• _Data_
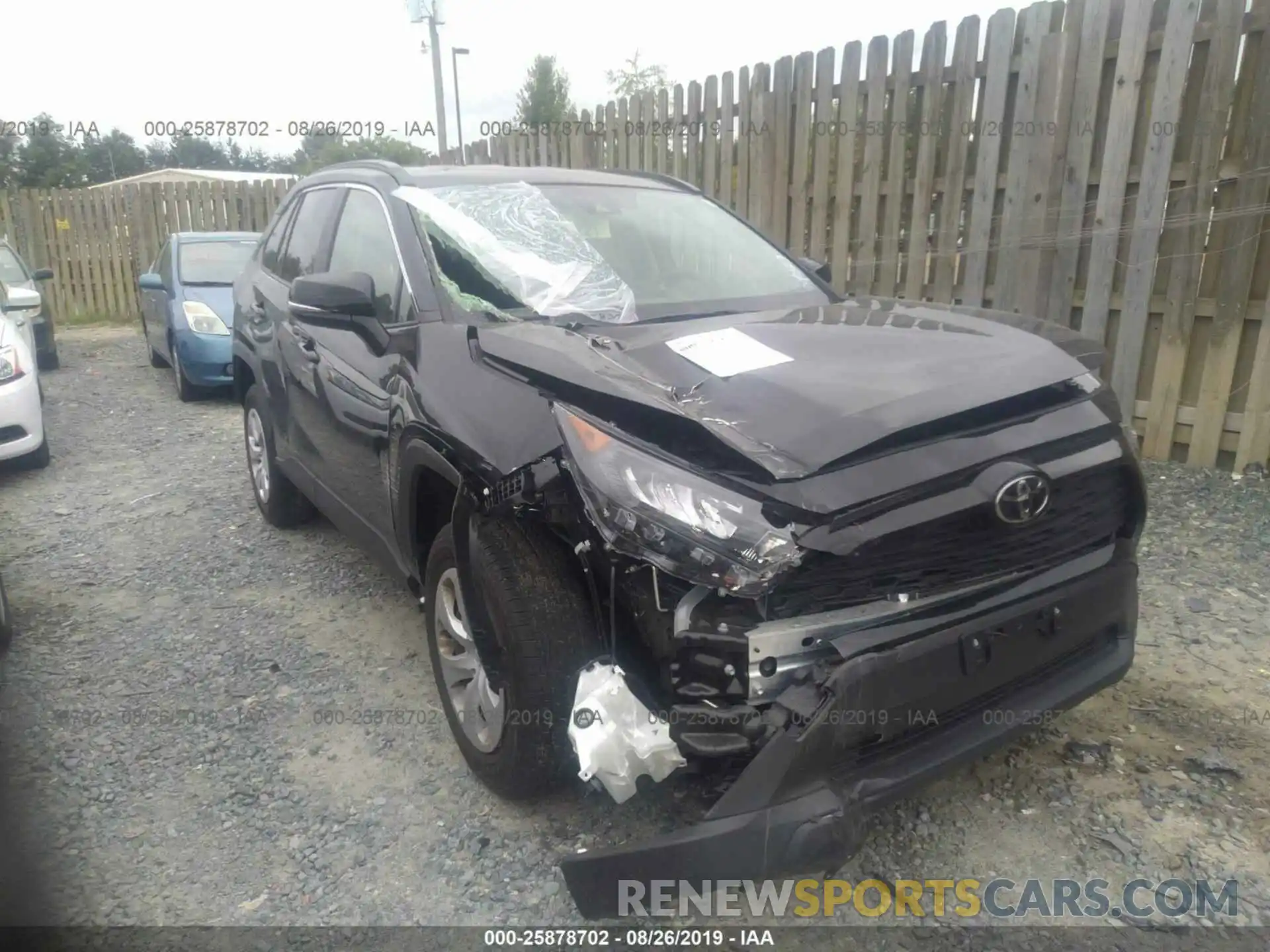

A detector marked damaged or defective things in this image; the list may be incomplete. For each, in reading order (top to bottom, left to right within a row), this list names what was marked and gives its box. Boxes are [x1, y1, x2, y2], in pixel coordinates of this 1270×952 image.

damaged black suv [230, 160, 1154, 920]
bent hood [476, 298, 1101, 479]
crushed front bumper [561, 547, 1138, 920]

...

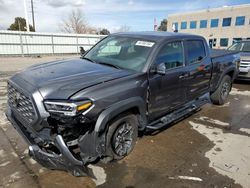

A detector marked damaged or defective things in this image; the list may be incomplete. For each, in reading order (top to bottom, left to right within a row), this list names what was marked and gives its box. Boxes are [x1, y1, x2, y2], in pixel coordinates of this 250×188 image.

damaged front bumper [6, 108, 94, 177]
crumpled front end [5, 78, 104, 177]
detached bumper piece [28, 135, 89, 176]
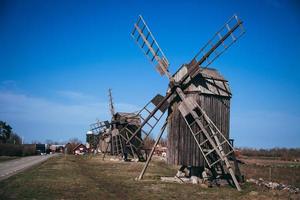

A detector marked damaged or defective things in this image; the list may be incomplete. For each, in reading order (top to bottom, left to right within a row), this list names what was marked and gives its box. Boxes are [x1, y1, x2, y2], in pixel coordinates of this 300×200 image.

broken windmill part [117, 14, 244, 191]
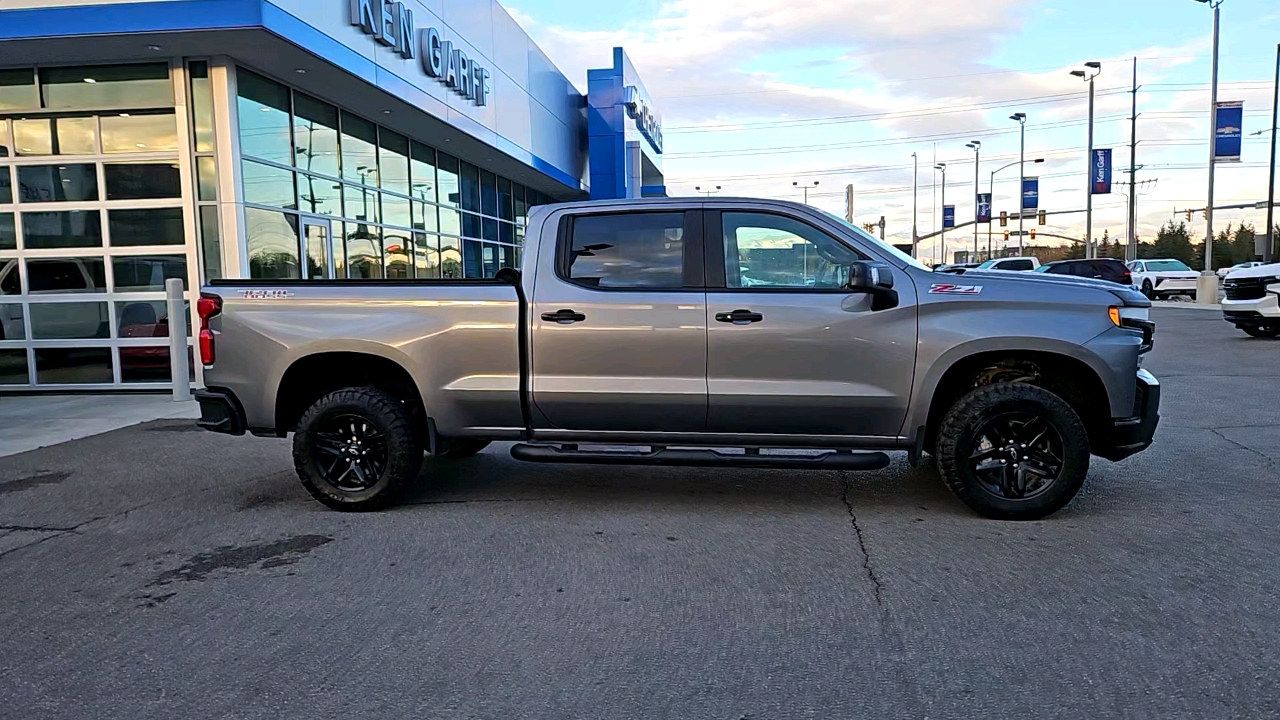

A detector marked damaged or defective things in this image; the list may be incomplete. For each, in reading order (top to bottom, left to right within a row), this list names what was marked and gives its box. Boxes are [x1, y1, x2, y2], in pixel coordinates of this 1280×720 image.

• _What to work on_
When you reach the line that has "this 300×200 image." in the data above, start repeating lines exactly, and stop after the line that has "this 1280×720 image."; pictures stay out.

• _Solution to the problem_
A detector marked damaged or defective things in this image; the list may be incomplete. For each, in reading order (top to bottom, left to right within a row), this list names what was marked and gives its box. Boxes are [x1, y1, x2, y2], in pixel coordinates of this 300×200 image.

broken windmill part [117, 14, 244, 191]

A detector marked damaged or defective things in this image; the list may be incomplete. For each, in reading order (top to bottom, left to right within a row), this list names what was marked and gives its box. Boxes are [x1, y1, x2, y2], in pixel coordinates of this 1280×720 image.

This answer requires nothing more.